SELECTED TEXT
Pakistani Television presenter (born 1969)

Nauman Niaz (born 19 November 1969) is a Pakistani television personality, cricket correspondent, and author. Acknowledged for his significant contributions to sports journalism and broadcasting, Niaz has been honored with the Tamgha-e-Imtiaz, one of Pakistan's prestigious Civil Awards.

Niaz has contributed articles to newspapers and has served as the anchor for numerous live cricket shows. In 2010, he authored Pakistan Cricket "The Story of Betrayal" and holds the esteemed position of the official historian of Pakistan Cricket. In 2005, the Pakistan Cricket Board (PCB) commissioned his book, titled The Fluctuating Fortunes.

==Early life and education==
Niaz, the third child of Nusrat Hamid and Lieutenant General Hamid Niaz (retd.) of the Pakistan Army, was born in Lahore, West Pakistan. His educational journey commenced at St Mary’s Academy, Rawalpindi in 1975, followed by enrollment at Aitchison College, Lahore. Upon obtaining his Bachelors in Medicine and Bachelors in Surgery (MBBS) from the Army Medical College, Niaz served at the Holy Family Hospital in Rawalpindi. Subsequently, he pursued and completed his postgraduate studies in endocrinology.

A distinguished professional, Niaz is a member of the Royal College of Physicians and a Fellow of the Royal College of Physicians of Edinburgh. His academic achievements also include a Ph.D. from the University of Western Australia and a postdoctoral qualification from the University of Oxford.

INSTRUCTIONS
(a) According to the Nauman Niaz biography, why was he awarded the Tamgha-e-Imtiaz? Answer in one to three sentences.
(b) Please continue the Nauman Niaz biography from where it stops.

ENTRIES SUPPLIED
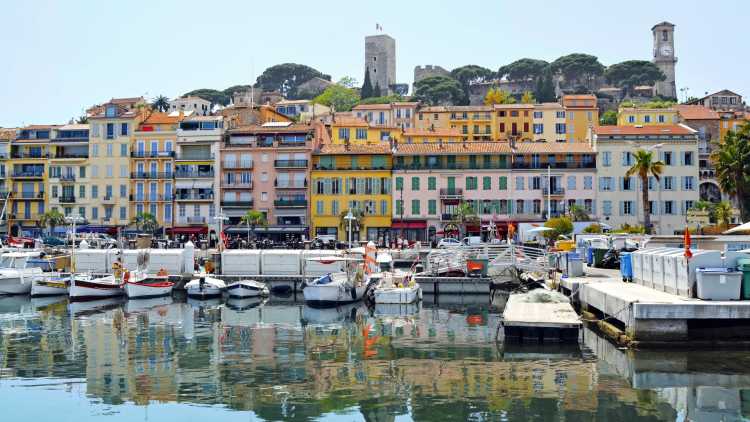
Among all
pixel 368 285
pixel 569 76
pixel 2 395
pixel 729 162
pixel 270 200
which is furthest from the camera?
pixel 569 76

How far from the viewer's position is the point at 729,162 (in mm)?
65562

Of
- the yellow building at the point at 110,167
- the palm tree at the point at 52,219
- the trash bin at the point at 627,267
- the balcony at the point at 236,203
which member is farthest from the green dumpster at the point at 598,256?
the palm tree at the point at 52,219

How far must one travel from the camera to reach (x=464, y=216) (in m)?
79.0

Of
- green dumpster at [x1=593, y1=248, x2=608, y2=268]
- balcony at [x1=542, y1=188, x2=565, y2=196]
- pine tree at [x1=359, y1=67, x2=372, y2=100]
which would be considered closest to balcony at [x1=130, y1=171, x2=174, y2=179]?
balcony at [x1=542, y1=188, x2=565, y2=196]

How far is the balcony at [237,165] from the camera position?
279ft

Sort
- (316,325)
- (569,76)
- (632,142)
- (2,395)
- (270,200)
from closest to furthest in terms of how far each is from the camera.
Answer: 1. (2,395)
2. (316,325)
3. (632,142)
4. (270,200)
5. (569,76)

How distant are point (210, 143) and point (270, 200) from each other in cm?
871

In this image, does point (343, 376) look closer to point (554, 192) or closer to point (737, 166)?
point (737, 166)

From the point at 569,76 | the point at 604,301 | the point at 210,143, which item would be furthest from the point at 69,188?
the point at 569,76

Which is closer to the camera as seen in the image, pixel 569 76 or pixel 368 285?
pixel 368 285

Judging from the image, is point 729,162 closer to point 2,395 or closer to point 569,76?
point 2,395

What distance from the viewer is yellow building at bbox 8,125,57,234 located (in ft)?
296

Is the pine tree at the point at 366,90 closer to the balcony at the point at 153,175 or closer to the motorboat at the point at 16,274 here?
the balcony at the point at 153,175

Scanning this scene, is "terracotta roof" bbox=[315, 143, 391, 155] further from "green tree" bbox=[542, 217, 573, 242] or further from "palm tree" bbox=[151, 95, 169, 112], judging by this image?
"palm tree" bbox=[151, 95, 169, 112]
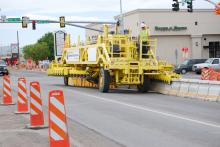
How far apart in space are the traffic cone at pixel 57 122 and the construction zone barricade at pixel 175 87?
14.6 meters

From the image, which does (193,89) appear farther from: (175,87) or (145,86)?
(145,86)

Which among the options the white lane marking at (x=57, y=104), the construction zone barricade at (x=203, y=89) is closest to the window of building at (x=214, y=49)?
the construction zone barricade at (x=203, y=89)

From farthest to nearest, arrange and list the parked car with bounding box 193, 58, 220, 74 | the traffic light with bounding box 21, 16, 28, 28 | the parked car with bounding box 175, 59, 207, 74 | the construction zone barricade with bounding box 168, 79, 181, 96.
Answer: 1. the parked car with bounding box 175, 59, 207, 74
2. the traffic light with bounding box 21, 16, 28, 28
3. the parked car with bounding box 193, 58, 220, 74
4. the construction zone barricade with bounding box 168, 79, 181, 96

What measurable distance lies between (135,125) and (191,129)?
5.19ft

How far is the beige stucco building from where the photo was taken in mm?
80000

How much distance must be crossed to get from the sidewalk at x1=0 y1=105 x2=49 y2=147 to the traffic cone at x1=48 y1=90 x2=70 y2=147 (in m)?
1.95

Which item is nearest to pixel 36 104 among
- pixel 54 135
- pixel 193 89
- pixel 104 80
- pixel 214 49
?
pixel 54 135

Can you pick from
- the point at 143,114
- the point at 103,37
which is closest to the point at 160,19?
the point at 103,37

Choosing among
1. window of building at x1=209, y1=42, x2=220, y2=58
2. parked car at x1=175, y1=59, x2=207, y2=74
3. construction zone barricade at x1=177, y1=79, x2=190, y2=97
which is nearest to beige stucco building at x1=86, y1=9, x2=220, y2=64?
window of building at x1=209, y1=42, x2=220, y2=58

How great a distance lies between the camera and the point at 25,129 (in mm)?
12477

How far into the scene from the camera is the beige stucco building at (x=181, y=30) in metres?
80.0

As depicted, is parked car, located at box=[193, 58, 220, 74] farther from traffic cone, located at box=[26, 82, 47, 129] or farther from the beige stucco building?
traffic cone, located at box=[26, 82, 47, 129]

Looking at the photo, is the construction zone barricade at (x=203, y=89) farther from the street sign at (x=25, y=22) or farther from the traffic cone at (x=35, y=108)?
the street sign at (x=25, y=22)

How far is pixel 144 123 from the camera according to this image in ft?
43.8
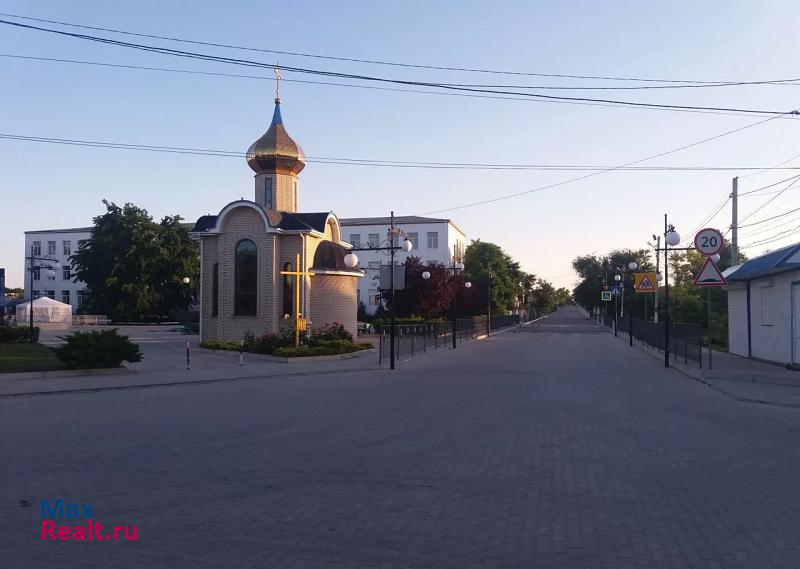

ANSWERS TO THE PROBLEMS
(a) He received the Tamgha-e-Imtiaz in recognition of his significant contributions to sports journalism and broadcasting.

(b)
== Cricket career==
In 1999, he commenced his professional journey as a postgraduate trainee at Holy Family Hospital. Subsequently, he transitioned to the realm of sports administration by assuming the role of Media Coordinator at the Pakistan Cricket Board (PCB). His proficiency and dedication led to his promotion to the position of Manager Coordinator at the Asian Cricket Council. Shortly thereafter, Niaz assumed the responsibility of media manager for the Pakistan Cricket Board, contributing to the organization's communication and media relations.

=== 2021 Shoaib Akhtar spat ===
On October 28, 2021, Nauman Niaz was removed from the Pakistan Television Corporation(PTV) broadcast after a dispute during the widely-watched program Game on Hai, featuring former fast bowler Shoaib Akhtar. Niaz subsequently conveyed remorse, acknowledging, "I had no right. To err is human, and for that, I apologize—not only once but a million times. Shoaib has been a rockstar. Whatever happened on camera was unbecoming." In 2025, Nauman send a legal notice to shoaib akhtar after the later called him the team’s “kitman” on a show.